This is a post about you. See, I would like your input on something that I have been thinking a lot about lately. Although few of you comment (a faithful few friends whom I quite like), my site meter account tells me that many many more of you are reading what I post. In that case, I ask that you consider coming from the woodwork and giving me your opinion.
Here is the thing:
I have been challenged quite a lot this summer with whether or not people can really change. This is an issue that is of great importance to many things I believe, including how to trust others, and what to expect of myself.

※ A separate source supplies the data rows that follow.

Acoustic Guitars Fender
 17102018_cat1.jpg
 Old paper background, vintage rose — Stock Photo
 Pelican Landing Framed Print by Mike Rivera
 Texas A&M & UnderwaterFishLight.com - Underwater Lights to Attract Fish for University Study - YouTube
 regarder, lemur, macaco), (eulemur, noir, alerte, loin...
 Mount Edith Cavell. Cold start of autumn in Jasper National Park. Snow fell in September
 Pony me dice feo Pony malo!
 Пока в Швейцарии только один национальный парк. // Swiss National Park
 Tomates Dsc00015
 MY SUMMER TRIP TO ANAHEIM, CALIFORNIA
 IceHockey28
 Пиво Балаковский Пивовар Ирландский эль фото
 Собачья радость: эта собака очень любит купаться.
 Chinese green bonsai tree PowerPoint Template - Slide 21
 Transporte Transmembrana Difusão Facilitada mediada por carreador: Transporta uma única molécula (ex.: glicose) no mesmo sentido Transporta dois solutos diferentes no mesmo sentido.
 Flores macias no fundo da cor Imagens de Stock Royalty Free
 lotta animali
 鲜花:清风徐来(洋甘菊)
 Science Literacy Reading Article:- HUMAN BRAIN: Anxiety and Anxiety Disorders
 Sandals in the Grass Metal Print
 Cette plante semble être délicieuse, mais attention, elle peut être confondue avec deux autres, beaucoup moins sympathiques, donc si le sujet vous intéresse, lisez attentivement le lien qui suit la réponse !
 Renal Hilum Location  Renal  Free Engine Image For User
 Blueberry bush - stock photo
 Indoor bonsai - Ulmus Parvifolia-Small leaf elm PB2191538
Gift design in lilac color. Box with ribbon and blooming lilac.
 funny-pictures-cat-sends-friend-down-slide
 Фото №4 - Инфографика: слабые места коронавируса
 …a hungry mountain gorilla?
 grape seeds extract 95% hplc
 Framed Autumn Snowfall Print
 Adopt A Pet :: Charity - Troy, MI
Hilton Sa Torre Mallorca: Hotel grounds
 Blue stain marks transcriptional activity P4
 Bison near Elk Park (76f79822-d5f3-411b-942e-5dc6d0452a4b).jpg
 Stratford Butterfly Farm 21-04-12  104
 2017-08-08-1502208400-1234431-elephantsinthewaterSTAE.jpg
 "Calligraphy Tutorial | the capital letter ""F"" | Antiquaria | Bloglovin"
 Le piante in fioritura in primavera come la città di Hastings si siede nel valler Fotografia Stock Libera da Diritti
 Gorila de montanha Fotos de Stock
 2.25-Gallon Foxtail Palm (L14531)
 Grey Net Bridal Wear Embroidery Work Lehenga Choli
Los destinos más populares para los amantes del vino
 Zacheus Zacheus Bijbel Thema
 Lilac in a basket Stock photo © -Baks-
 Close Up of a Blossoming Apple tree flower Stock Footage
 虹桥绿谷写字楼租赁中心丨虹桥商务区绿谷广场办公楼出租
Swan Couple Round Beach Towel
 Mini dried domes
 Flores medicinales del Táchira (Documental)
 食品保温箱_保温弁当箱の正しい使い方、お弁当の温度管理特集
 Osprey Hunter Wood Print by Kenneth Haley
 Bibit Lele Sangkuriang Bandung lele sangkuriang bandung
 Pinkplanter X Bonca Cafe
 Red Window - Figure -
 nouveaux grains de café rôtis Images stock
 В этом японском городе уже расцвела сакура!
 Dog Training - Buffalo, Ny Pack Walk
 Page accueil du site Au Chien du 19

In "Walden" Thoreau touches on this as he writes:
"I confess, that practically thinking, when I have learned a man's real disposition I have no hopes of changing it for the better or the worse in this state of existence. As the Orientals say, 'A cur's tail may be warmed, and pressed and bound round with ligatures, and after a twelve years' labor bestowed upon it, still it will retain it's natural form.' The only effectual cure for such inveteracies as these tails exhibit is to make glue of them . . ."
Along with whether or not we can actually change our nature, is the issue that is seems only a very few people are able to hold to, and diligently pursue what they believe. Most people comfortably confess their array of opinions that should naturally distinguish them from others, while living in lifestyle camouflage. So why are some people (like Thoreau or Ghandi or Mother Theressa), more inclined to actually do what they say , while others like myself are passive idealists. Are some more inclined, and the others unable to change?
Here is my question, if you have gotten this far, to you my Reader. Do you think that you actually do what you say? Do you think that it is possible to fully pursue the things you believe? Finally, are some people simply naturally more inclined than others to pursue the change they hope to see in themselves and the world?